╔══
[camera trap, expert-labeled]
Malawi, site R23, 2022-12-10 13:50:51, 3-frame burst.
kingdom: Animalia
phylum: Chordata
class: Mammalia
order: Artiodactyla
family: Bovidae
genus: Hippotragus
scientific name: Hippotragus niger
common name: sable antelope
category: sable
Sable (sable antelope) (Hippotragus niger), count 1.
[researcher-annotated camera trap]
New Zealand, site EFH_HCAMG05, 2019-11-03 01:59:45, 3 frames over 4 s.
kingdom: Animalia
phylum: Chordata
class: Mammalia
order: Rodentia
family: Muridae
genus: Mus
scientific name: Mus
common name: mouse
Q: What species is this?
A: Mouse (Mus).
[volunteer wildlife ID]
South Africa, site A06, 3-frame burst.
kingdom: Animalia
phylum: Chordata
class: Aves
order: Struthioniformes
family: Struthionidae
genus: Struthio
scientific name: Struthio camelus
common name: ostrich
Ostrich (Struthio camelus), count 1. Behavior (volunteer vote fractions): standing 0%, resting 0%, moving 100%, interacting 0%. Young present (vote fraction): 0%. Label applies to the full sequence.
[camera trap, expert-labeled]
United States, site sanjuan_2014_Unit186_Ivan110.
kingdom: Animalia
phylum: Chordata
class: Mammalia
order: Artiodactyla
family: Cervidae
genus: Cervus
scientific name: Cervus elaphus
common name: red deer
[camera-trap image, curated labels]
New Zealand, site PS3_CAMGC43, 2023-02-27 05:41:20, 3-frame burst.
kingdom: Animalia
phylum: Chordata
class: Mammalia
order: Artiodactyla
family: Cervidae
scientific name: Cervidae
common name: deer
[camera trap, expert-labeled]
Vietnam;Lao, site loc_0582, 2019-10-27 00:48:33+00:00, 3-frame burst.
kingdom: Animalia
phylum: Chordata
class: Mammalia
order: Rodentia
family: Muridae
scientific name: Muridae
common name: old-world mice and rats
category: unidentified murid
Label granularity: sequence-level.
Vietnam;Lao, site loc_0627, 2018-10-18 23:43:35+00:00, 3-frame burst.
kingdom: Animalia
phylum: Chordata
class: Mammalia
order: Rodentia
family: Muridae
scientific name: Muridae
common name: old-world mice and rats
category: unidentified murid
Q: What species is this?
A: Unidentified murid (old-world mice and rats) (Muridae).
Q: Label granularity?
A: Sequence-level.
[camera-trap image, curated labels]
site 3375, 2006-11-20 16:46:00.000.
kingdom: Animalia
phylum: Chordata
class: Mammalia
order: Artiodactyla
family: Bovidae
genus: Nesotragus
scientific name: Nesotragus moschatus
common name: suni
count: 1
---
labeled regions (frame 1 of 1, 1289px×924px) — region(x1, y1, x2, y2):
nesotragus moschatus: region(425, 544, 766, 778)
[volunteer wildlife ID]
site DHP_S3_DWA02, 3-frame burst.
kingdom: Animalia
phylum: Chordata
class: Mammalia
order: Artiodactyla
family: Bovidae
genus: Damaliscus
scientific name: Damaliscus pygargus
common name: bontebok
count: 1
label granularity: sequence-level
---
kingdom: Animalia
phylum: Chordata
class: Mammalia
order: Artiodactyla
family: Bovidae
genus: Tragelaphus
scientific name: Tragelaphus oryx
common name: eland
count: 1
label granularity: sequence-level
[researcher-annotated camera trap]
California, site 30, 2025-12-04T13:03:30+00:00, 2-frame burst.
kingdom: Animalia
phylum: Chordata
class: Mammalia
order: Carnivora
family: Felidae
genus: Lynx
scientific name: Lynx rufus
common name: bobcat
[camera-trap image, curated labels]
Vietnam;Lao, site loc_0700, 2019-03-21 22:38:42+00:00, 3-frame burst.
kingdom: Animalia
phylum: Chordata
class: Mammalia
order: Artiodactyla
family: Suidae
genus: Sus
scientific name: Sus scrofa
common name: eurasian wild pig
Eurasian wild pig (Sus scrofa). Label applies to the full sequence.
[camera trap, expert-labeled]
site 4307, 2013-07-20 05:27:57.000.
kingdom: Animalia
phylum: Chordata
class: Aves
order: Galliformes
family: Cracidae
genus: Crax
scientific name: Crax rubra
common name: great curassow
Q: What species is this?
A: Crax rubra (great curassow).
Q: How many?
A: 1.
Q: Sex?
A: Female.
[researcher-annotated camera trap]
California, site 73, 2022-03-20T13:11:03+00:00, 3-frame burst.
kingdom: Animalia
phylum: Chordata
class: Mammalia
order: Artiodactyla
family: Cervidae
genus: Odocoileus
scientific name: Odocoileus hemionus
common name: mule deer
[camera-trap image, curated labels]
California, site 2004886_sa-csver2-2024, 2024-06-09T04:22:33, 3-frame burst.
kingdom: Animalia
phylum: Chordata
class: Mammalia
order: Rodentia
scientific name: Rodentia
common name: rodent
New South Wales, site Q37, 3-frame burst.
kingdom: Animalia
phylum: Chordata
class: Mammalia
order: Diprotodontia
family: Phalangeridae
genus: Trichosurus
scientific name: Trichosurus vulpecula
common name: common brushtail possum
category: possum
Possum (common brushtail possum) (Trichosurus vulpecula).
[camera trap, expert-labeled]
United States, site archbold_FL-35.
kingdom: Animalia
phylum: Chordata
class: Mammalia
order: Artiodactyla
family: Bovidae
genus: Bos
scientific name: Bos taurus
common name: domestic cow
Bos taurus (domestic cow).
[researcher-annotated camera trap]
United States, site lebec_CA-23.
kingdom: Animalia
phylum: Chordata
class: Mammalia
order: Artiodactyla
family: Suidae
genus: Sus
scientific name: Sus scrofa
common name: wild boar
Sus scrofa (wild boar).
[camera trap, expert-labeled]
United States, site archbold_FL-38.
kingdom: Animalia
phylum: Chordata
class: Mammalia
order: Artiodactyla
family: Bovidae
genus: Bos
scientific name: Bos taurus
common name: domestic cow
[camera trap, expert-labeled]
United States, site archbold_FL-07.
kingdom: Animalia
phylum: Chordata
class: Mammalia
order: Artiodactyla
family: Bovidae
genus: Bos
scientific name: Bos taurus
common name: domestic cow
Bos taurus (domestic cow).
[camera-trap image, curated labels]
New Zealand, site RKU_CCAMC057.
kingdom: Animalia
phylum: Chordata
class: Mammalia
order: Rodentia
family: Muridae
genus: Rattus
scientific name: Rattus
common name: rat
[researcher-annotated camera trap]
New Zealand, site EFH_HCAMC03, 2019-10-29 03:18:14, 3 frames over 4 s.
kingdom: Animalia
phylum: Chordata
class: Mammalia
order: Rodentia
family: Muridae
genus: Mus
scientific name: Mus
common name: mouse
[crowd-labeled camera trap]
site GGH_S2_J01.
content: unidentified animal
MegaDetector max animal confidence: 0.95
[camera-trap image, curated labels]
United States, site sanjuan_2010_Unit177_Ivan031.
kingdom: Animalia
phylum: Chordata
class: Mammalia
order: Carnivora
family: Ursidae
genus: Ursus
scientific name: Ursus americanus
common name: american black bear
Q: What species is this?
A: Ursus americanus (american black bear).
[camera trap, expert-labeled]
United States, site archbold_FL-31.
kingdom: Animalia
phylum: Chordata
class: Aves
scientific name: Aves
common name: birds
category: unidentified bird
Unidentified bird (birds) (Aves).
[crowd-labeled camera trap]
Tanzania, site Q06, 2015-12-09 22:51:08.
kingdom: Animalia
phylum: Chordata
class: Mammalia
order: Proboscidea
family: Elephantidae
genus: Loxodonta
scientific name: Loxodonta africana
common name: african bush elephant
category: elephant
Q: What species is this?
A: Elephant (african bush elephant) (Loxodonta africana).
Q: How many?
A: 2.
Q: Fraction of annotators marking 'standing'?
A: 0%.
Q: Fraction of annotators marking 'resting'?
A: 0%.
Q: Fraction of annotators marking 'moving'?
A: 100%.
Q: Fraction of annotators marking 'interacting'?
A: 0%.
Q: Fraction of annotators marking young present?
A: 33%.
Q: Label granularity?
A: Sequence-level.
╚══
Requirement: Each line of the material above that contains the word "South" counts once; report the total and nothing else.

Task response: 2